▶ _YOUR OBJECTIVE_
Exactly and only the lines below from the one containing "Розовая пиона картина по номерам 40х50" down to the one containing "Rome - Palatine" are wanted, both included; please exclude every picture.
::: DATA SHOWN
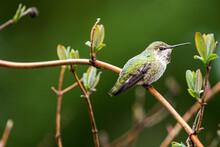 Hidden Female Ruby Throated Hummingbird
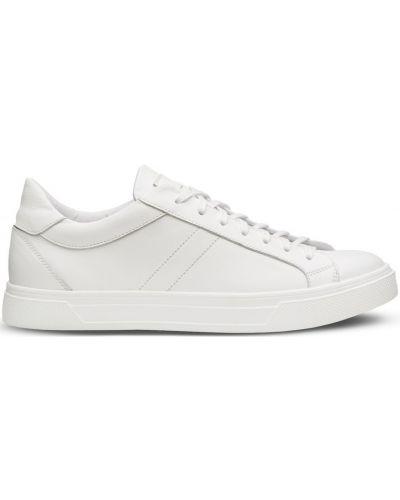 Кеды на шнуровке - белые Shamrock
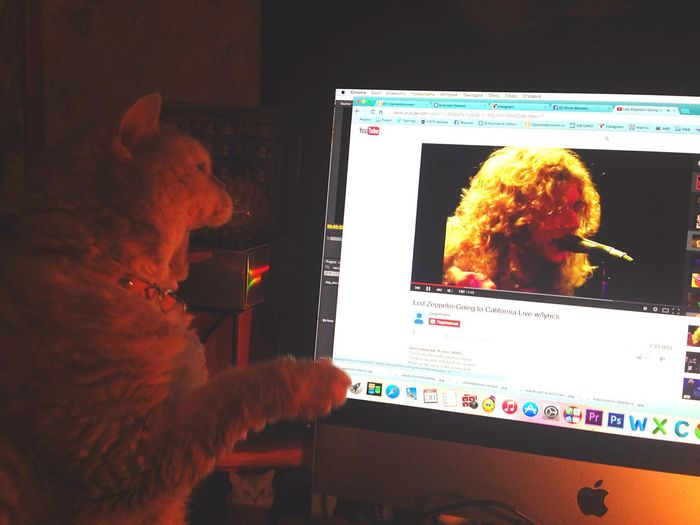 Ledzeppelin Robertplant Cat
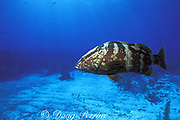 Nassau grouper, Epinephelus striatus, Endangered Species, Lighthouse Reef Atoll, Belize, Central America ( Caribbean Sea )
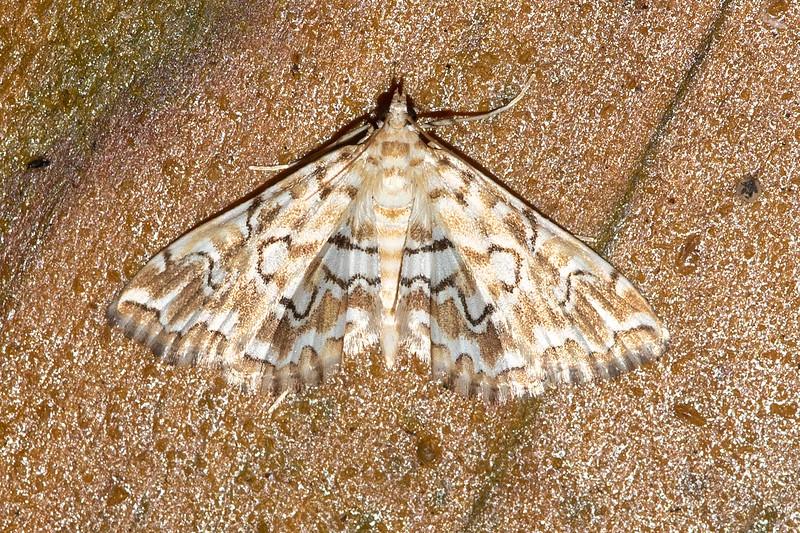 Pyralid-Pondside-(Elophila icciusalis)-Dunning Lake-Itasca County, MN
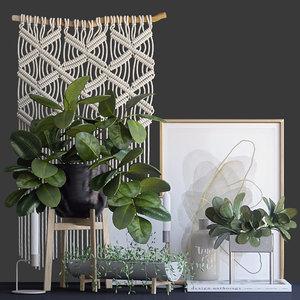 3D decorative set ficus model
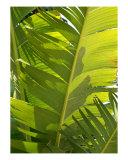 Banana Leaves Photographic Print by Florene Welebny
::::::
::: DATA SHOWN
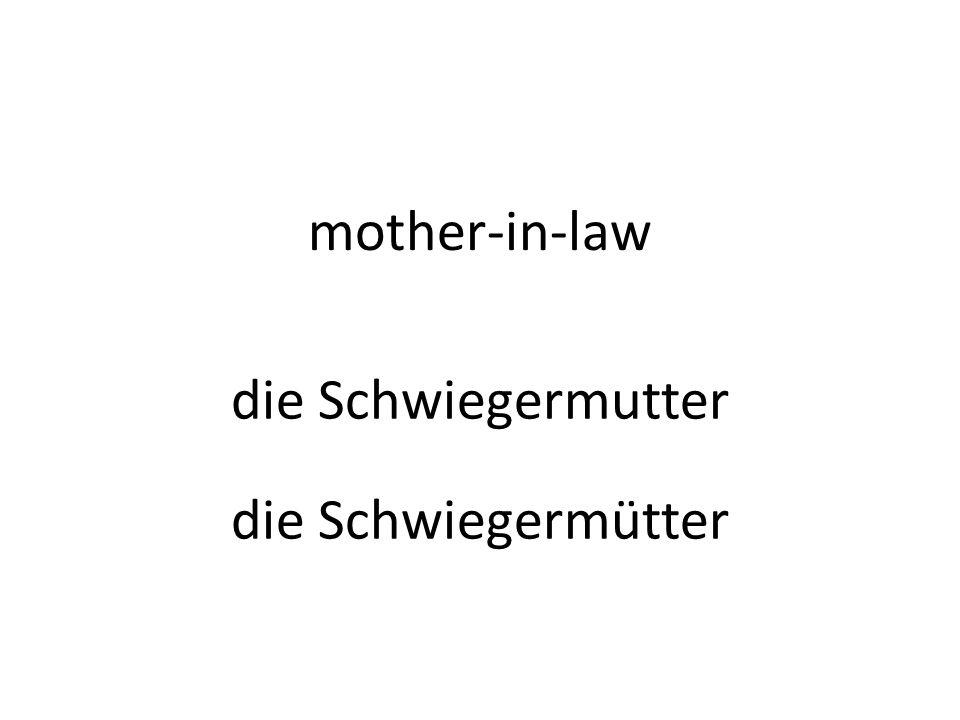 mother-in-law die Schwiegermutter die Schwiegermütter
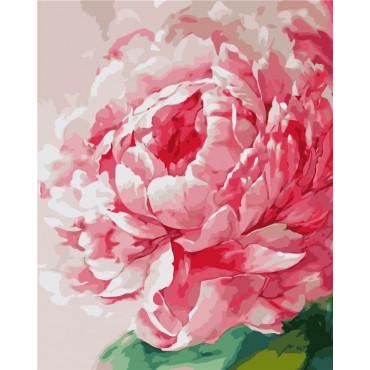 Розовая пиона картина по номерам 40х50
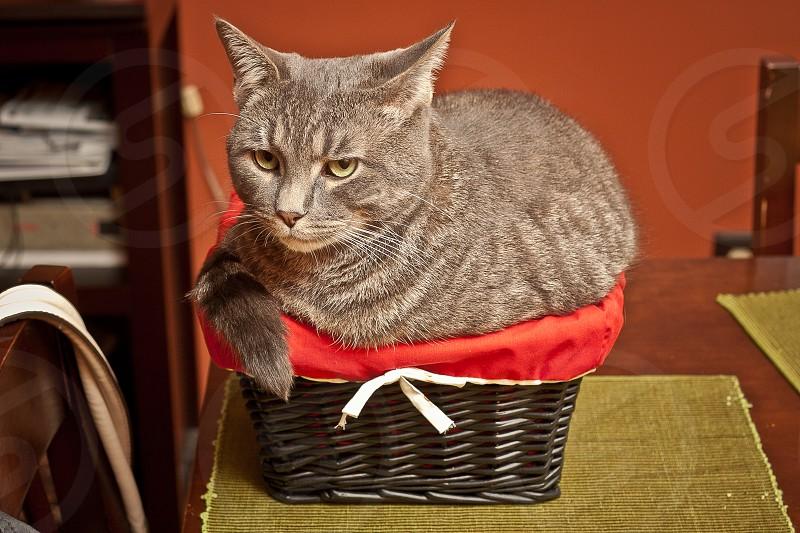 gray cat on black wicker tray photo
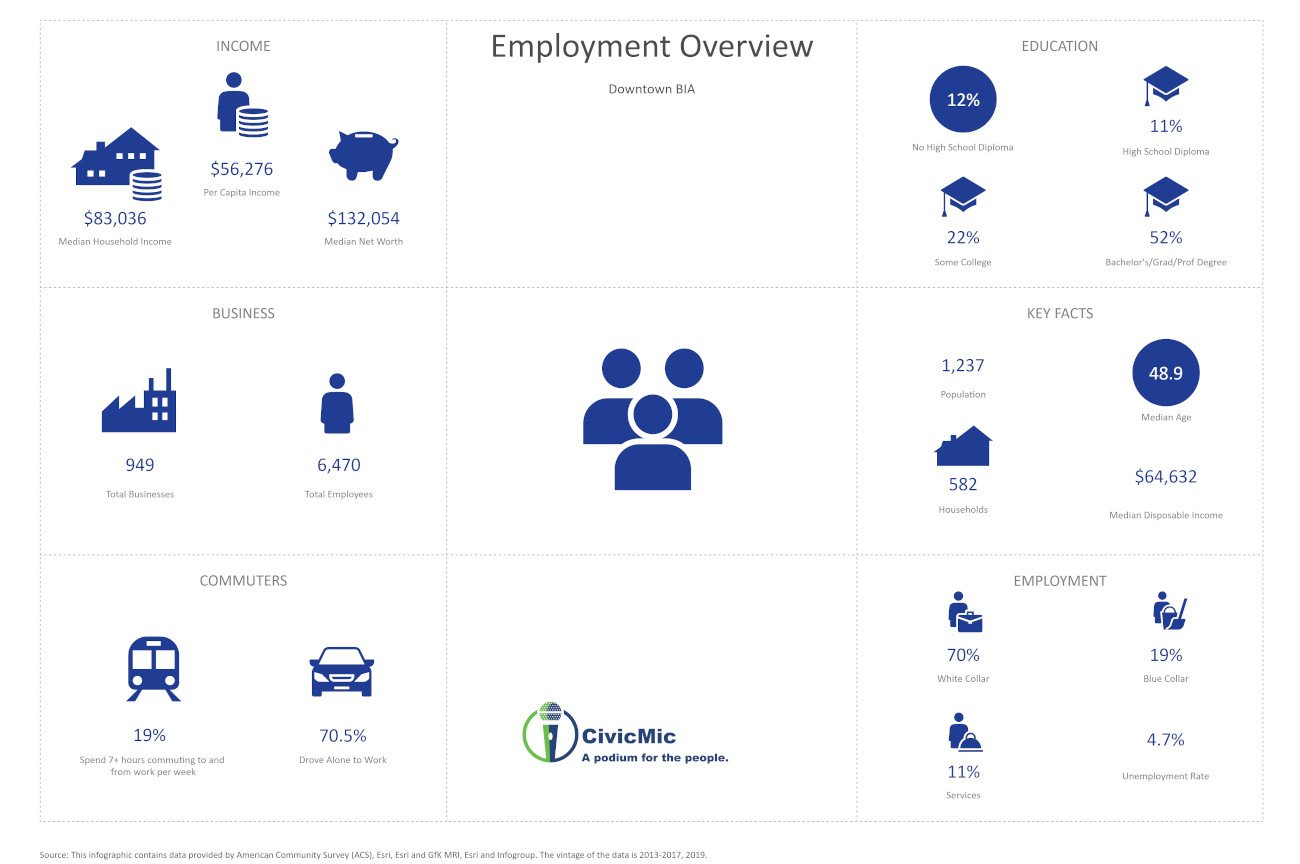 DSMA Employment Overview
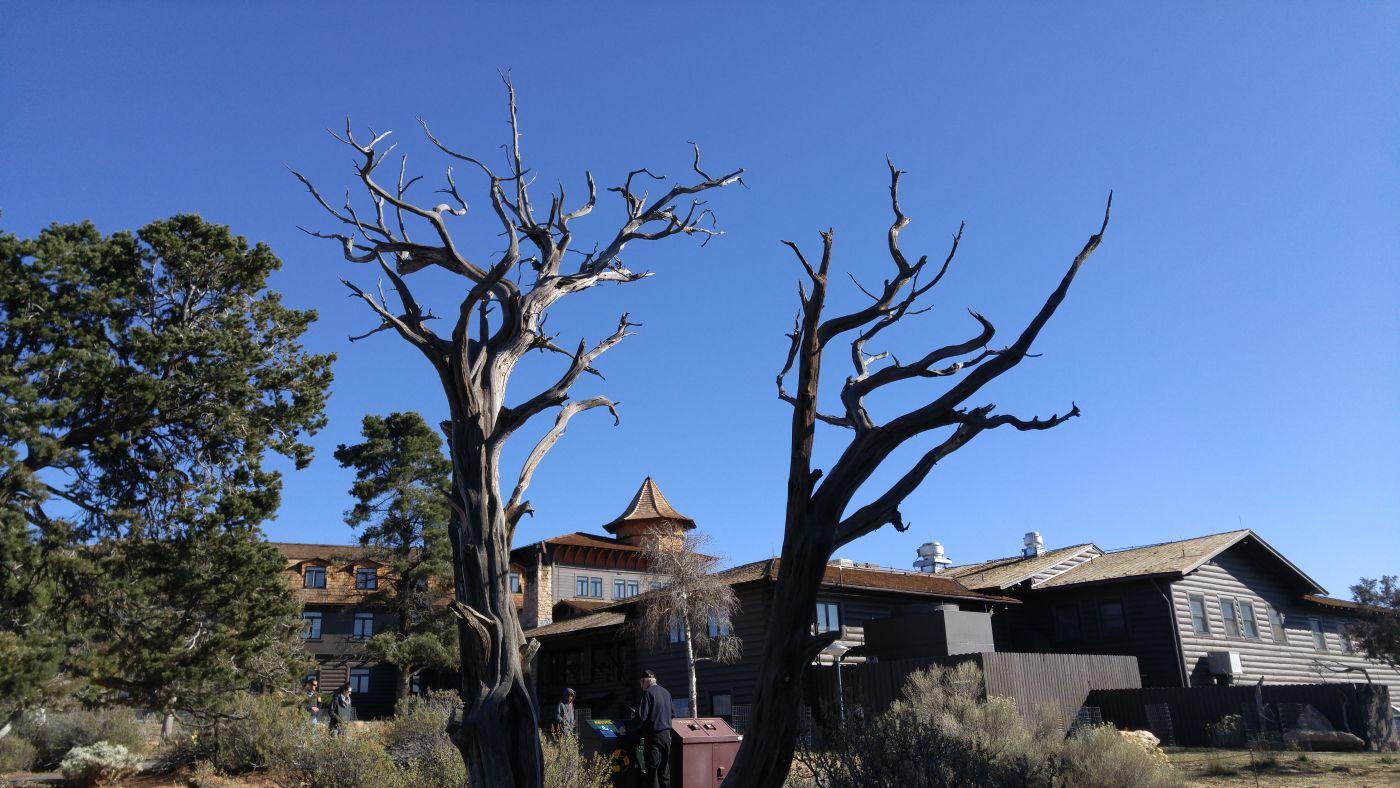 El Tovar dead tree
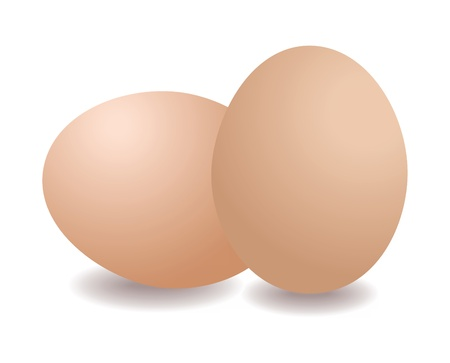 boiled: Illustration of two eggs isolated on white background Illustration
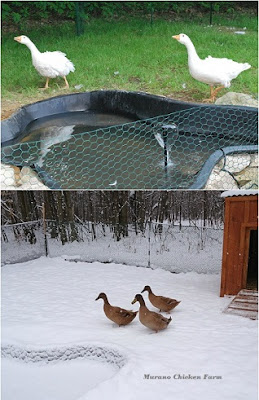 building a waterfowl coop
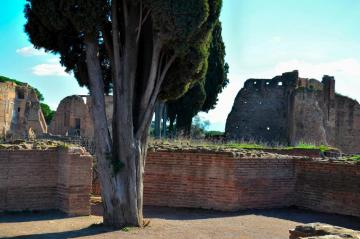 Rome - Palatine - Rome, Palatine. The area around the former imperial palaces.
::::::
▶ _TASK OUTPUT_
 Розовая пиона картина по номерам 40х50
 gray cat on black wicker tray photo
 DSMA Employment Overview
 El Tovar dead tree
 boiled: Illustration of two eggs isolated on white background Illustration
 building a waterfowl coop
 Rome - Palatine - Rome, Palatine. The area around the former imperial palaces.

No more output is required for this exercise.